第1の方法としては、垂直ブランキング期間ではコントローラにて階調0をソースドライバに転送するようにする。その際プリチャージ判定信号発生部1621に入力される映像信号にも階調0が挿入されるようになっていれば、プリチャージ判定信号発生部1621でプリチャージフラグが生成される。この際に、電圧プリチャージの設定として、図61に示すうちの「必ず電圧プリチャージする」が設定されていれば、垂直ブランキング期間の1水平走査期間に1回黒表示に対応する電圧が印加されるようになり、図181(b)に示すような垂直ブランキング期間内でのソース信号電圧の変化となる。これにより電圧プリチャージが印加される期間(1818)では1814に示す階調0表示電圧となり、階調0出力期間1819では1815のように変化する。階調0であることからソースドライバ内部のスイッチ108により階調表示用電流源103とソース信号線が切り離されることから、ソース信号線の電位はほとんど変化しないと考える。ただしスイッチ108のリークにより電位が変化することも考えられるため図181(b)では1815のような電位変化が起こるとしている。リーク電流は非常に小さく(1nA以下)のため変化量は小さい。そのため1行目の書き込み開始時の電位1816は大きく低下することはなく、低階調表示であっても電位変化量が小さいことから、十分に所定階調を表示できるようになる。1行目がきちんと表示できるため、2行目以降も必ず表示することが可能となった。
なおリーク電流が小さく階調0出力時のソース信号線の電位変化が小さい場合には、図61での設定によらず、1行目の書き込みも十分可能となる。またこの場合、映像信号に階調0を挿入する方法以外にも、ソースドライバ36の出力イネーブル51の機能を用いて、ソース信号線の階調表示用電流源103とソース信号線を切り離すようにしてもよい。出力イネーブル51は、ソースドライバ36の全出力につながっており、図186のようにイネーブル機能が動作すると、電流出力部1171が出力104と切り離されるようになっている。これによりソース信号線はソースドライバと切り離され、電位低下を防ぐことが可能となる。

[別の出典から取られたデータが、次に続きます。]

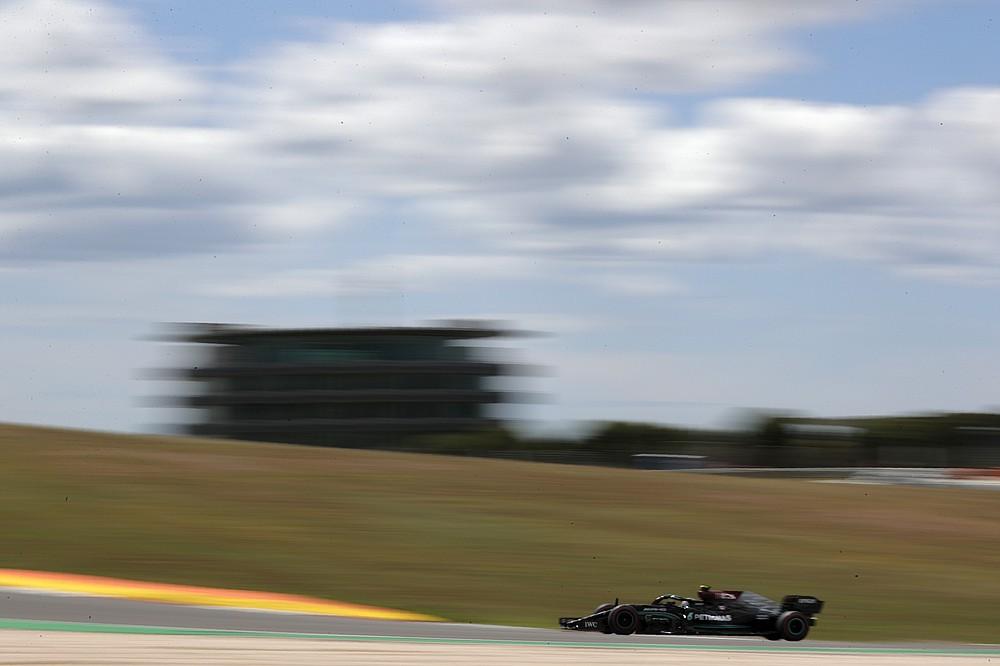 O piloto finlandês da Mercedes Valteri Bodas corre com seu carro durante o primeiro treino livre na sexta-feira, 30 de abril de 2021, no Circuito Internacional de Alcorve perto de Portimau, Portugal, antes do Grande Prêmio de Fórmula 1 de Portugal.  O Grande Prémio de Portugal decorrerá no domingo.  (Foto AP / Petição Fernandes)
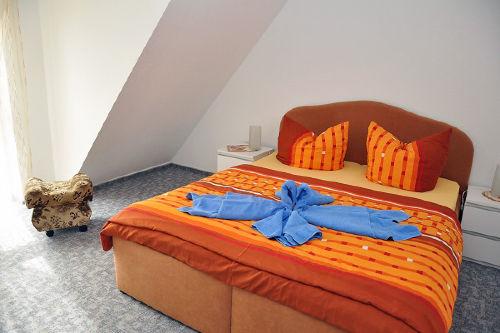Blick in eine Fewo (Schlafzimmer)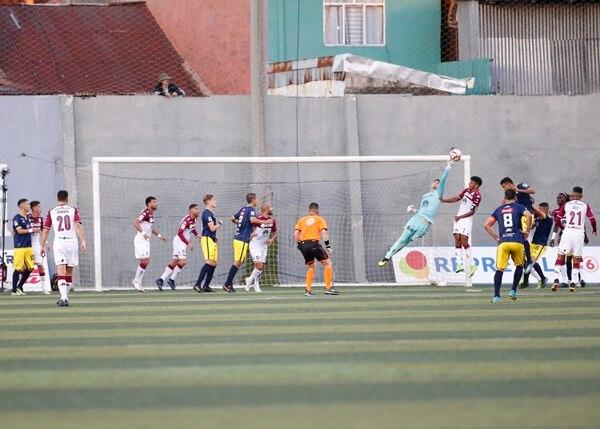 Una vez más Aarón Cruz se lució en al menos tres o cuatro opciones. Foto: Albert Marín.
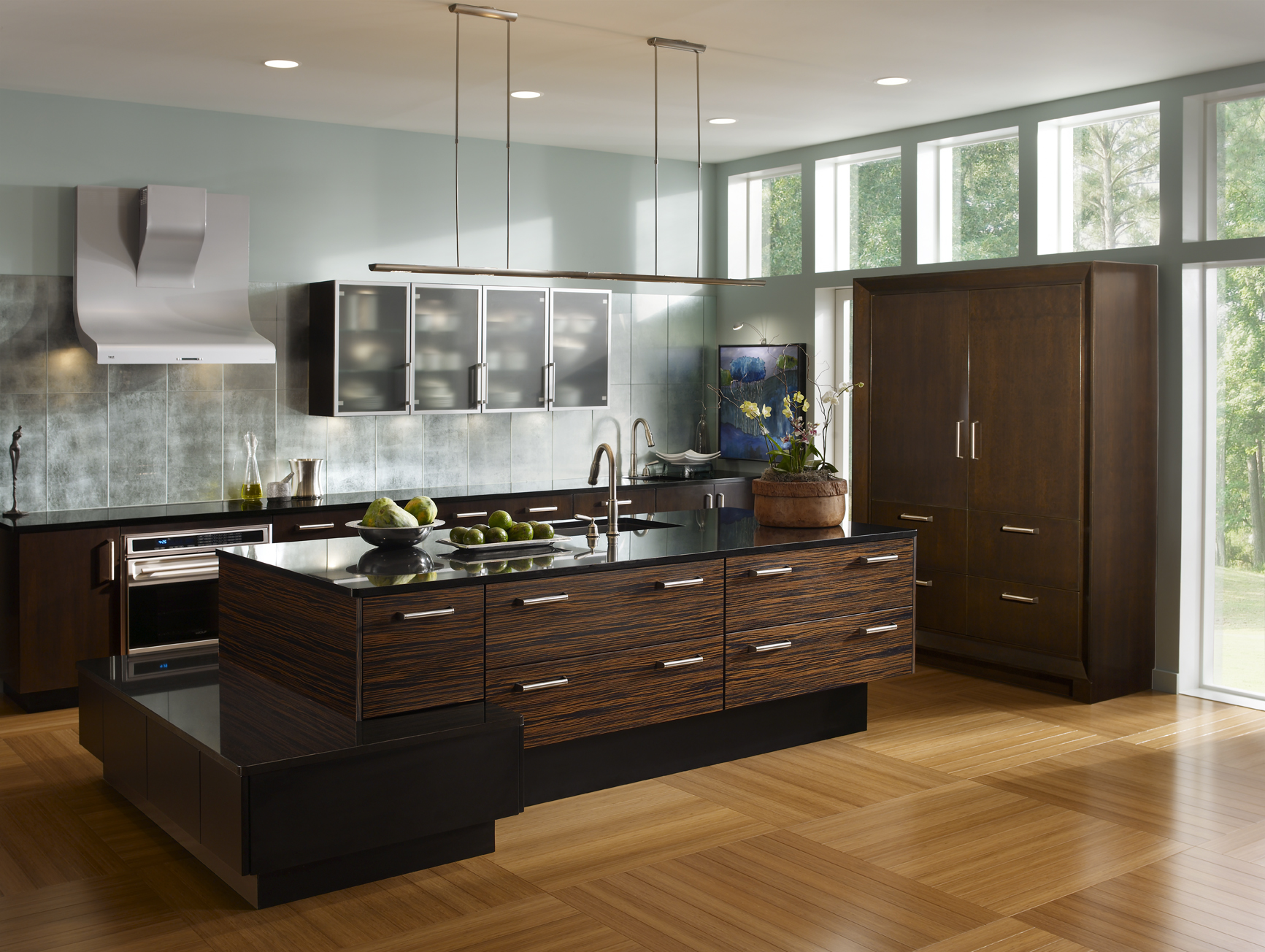 Connoisseur Kitchen by Wood-Mode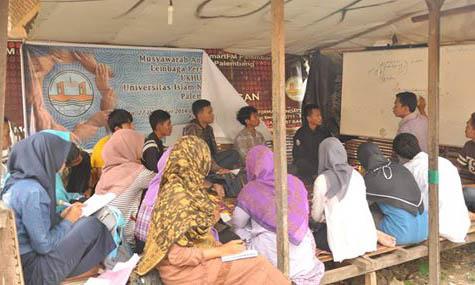 Rosi Ns (Alumni LPM Ukhuwah) saat mengisi materi upgrading tentang kesekretariatan.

さらに、図178に示すように、入力映像信号のブランキング期間を検出するデータイネーブル信号1781を、黒データ挿入部1782及びプリチャージ判定信号発生部1621に入力し、図179及び図180のような判定を行えば、階調0表示時の電圧プリチャージの設定によらず、垂直ブランキング期間で電圧プリチャージ期間1818を水平走査期間ごとに挿入することができ、図181(b)のようなソース信号線の電位変化を実現することができる。図180では垂直ブランキング期間でプリチャージ判定信号発生部の出力を7としているが、これはソースドライバ側が図119のようにプリチャージの判定をしているため7としているが、設定値が異なる場合にはソースドライバ側で電流プリチャージ制御線が常に“L”レベル、電圧プリチャージ制御線が451と同一となる値にすることになる。
垂直ブランキング期間が終了した後の1行目に電流を書き込む前にソース信号線電位が低下していなければ、1行目は所定の階調が書き込めると考えられる。従って、電圧プリチャージを行い階調0出力するのは、1行目を書き込む直前の水平走査期間で少なくとも実施されていればよい。
1行目を書き込む前の水平走査期間で電圧プリチャージする場合のソース信号線電位の変化の様子を図182に示す。1行前を書き込む2水平走査期間前までは、階調出力は任意で、プリチャージはあってもなくてもよく、電位が最低電位まで低下したとしても、電圧プリチャージ期間1826で電位が1821レベルまで変化し、その後階調0出力期間1825により電位変化を最低限にとどめ(1822)これにより1行目を書き込む前のソース信号線電位を1823とすることが可能で、低階調での変化量が少なく書き込みが可能である。
従って、電圧プリチャージの実行と、階調0出力にしなければならないのは、垂直ブランキング期間が終了する最後の1水平期間で行っていればよい。それ以前の期間では、必ずしも実施する必要はない。データ処理のしやすい方法を選択すればよい。データイネーブル信号1781を利用する場合には、垂直ブランキング期間の最後を判断することは難しいため、垂直ブランキング期間すべてで同一動作をさせるほうが、実施しやすい。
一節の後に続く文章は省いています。